Forse il tentativo non obbligatorio di Renzi di indire spontaneamente un Referendum sulla riforma potrebbe addirittura essere stato spinto dal desiderio di ottenere, ritenendosi sicuro del proprio successo, quel consenso popolare che ha avuto solo indirettamente – dopo il voto alle elezioni Europee – ma mai direttamente con un voto politico nazionale, cosa spesso rinfacciatagli da molti dei suoi avversari. E chissà se questo “desiderio di conferma” (conscio? inconscio?) non abbia alla fine giocato un ruolo decisivo nella sua scelta azzardata di personalizzare il confronto politico sulla riforma costituzionale nella speranza di ottenere, pur senza passare democraticamente e pericolosamente dalle urne, la chiara dimostrazione di un sostegno popolare di cui si è sentito mancante a furia di sentirselo ripetere dagli avversari.
No, direi che la retorica, che parla alla “pancia” delle persone, è il pane della politica (della politica in generale, anche “renziana”) e che la psicoanalisi non c’entra proprio nulla con la politica e con gli errori e le storture che questa nei decenni ha perpetrato, specie nel nostro paese. Il malcontento dei cittadini italiani è spesso oggettivamente giustificabile e non può essere ridimensionato ad una razionalizzazione di un malessere più profondo e inconscio dei singoli che scaricherebbero poi la frustrazione contro chi li governa.

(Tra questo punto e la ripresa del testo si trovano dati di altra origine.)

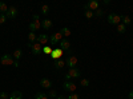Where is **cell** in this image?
<instances>
[{
	"instance_id": "cell-1",
	"label": "cell",
	"mask_w": 133,
	"mask_h": 99,
	"mask_svg": "<svg viewBox=\"0 0 133 99\" xmlns=\"http://www.w3.org/2000/svg\"><path fill=\"white\" fill-rule=\"evenodd\" d=\"M80 75H81V72L79 68H69L65 75V80H69L72 78H80Z\"/></svg>"
},
{
	"instance_id": "cell-2",
	"label": "cell",
	"mask_w": 133,
	"mask_h": 99,
	"mask_svg": "<svg viewBox=\"0 0 133 99\" xmlns=\"http://www.w3.org/2000/svg\"><path fill=\"white\" fill-rule=\"evenodd\" d=\"M64 39V36H63V34L59 31V32H56V34H53L51 38H49V42H51V44H53V46H57L59 43L61 42Z\"/></svg>"
},
{
	"instance_id": "cell-3",
	"label": "cell",
	"mask_w": 133,
	"mask_h": 99,
	"mask_svg": "<svg viewBox=\"0 0 133 99\" xmlns=\"http://www.w3.org/2000/svg\"><path fill=\"white\" fill-rule=\"evenodd\" d=\"M108 21H109V24H113V26L116 24V26H118V24L121 23V16L117 15V14H109Z\"/></svg>"
},
{
	"instance_id": "cell-4",
	"label": "cell",
	"mask_w": 133,
	"mask_h": 99,
	"mask_svg": "<svg viewBox=\"0 0 133 99\" xmlns=\"http://www.w3.org/2000/svg\"><path fill=\"white\" fill-rule=\"evenodd\" d=\"M0 62H2L3 66H11V64H14V56L12 55H9V54H4L2 59H0Z\"/></svg>"
},
{
	"instance_id": "cell-5",
	"label": "cell",
	"mask_w": 133,
	"mask_h": 99,
	"mask_svg": "<svg viewBox=\"0 0 133 99\" xmlns=\"http://www.w3.org/2000/svg\"><path fill=\"white\" fill-rule=\"evenodd\" d=\"M65 66H66V67H69V68H76V66H77V58L73 56V55H69V56L66 58V60H65Z\"/></svg>"
},
{
	"instance_id": "cell-6",
	"label": "cell",
	"mask_w": 133,
	"mask_h": 99,
	"mask_svg": "<svg viewBox=\"0 0 133 99\" xmlns=\"http://www.w3.org/2000/svg\"><path fill=\"white\" fill-rule=\"evenodd\" d=\"M63 87H64V90H65V91L72 92V94H73V92L76 91V89H77V86H76L73 82H69V80H65V83H64Z\"/></svg>"
},
{
	"instance_id": "cell-7",
	"label": "cell",
	"mask_w": 133,
	"mask_h": 99,
	"mask_svg": "<svg viewBox=\"0 0 133 99\" xmlns=\"http://www.w3.org/2000/svg\"><path fill=\"white\" fill-rule=\"evenodd\" d=\"M63 50L61 48H59V47H55L53 48V51H52V54H51V58L52 59H55V60H59L61 56H63Z\"/></svg>"
},
{
	"instance_id": "cell-8",
	"label": "cell",
	"mask_w": 133,
	"mask_h": 99,
	"mask_svg": "<svg viewBox=\"0 0 133 99\" xmlns=\"http://www.w3.org/2000/svg\"><path fill=\"white\" fill-rule=\"evenodd\" d=\"M48 42H49V36L47 34H40L37 36V40H36V43H39V44H41V46H47Z\"/></svg>"
},
{
	"instance_id": "cell-9",
	"label": "cell",
	"mask_w": 133,
	"mask_h": 99,
	"mask_svg": "<svg viewBox=\"0 0 133 99\" xmlns=\"http://www.w3.org/2000/svg\"><path fill=\"white\" fill-rule=\"evenodd\" d=\"M98 2H97V0H92V2H89V3H88L87 5H85V9L87 11H92V12H93V11H97L98 9Z\"/></svg>"
},
{
	"instance_id": "cell-10",
	"label": "cell",
	"mask_w": 133,
	"mask_h": 99,
	"mask_svg": "<svg viewBox=\"0 0 133 99\" xmlns=\"http://www.w3.org/2000/svg\"><path fill=\"white\" fill-rule=\"evenodd\" d=\"M16 15H17V9H16L15 7H9V8H8V12L5 14L7 19H15Z\"/></svg>"
},
{
	"instance_id": "cell-11",
	"label": "cell",
	"mask_w": 133,
	"mask_h": 99,
	"mask_svg": "<svg viewBox=\"0 0 133 99\" xmlns=\"http://www.w3.org/2000/svg\"><path fill=\"white\" fill-rule=\"evenodd\" d=\"M40 86L43 87V89H51L52 87V80L48 79V78H43V79H40Z\"/></svg>"
},
{
	"instance_id": "cell-12",
	"label": "cell",
	"mask_w": 133,
	"mask_h": 99,
	"mask_svg": "<svg viewBox=\"0 0 133 99\" xmlns=\"http://www.w3.org/2000/svg\"><path fill=\"white\" fill-rule=\"evenodd\" d=\"M59 48H61L63 51H68L71 48V43L66 40V39H63L60 43H59Z\"/></svg>"
},
{
	"instance_id": "cell-13",
	"label": "cell",
	"mask_w": 133,
	"mask_h": 99,
	"mask_svg": "<svg viewBox=\"0 0 133 99\" xmlns=\"http://www.w3.org/2000/svg\"><path fill=\"white\" fill-rule=\"evenodd\" d=\"M40 28H41V21H32V23L29 24L31 32H37Z\"/></svg>"
},
{
	"instance_id": "cell-14",
	"label": "cell",
	"mask_w": 133,
	"mask_h": 99,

Il “sì” è una particella che può significare anche sottomissione e passiva adesione; il “no”, nella crescita di un bambino, segna il momento in cui egli esce dal connubio rassicurante con il proprio genitore ideale, da cui dipende in modo assoluto, per affermare la propria personalità; è cioè il segno del limite che un individuo pone verso chi gli sta vicino per distinguersi da lui ed esserne autonomo.
Il “no”, se non diventa un atteggiamento standardizzato di risposta (si ricadrebbe allora in un altro tipo di “patologia”), si pone come il baluardo dell’identità del singolo e della sua integrità. Di per sé è, potrei quasi dire, la “risposta della crescita”(sia quando pronunciato che quando ricevuto da altri) e spesso è molto più difficile da pronunciare o da tollerare rispetto ad un “sì”.
Questo ci insegna la psicoanalisi: sta a noi poi non piegarne le conoscenze per fini che esulano dalla sua sfera di pertinenza, che è quella della mente del singolo e della sua evoluzione (o involuzione).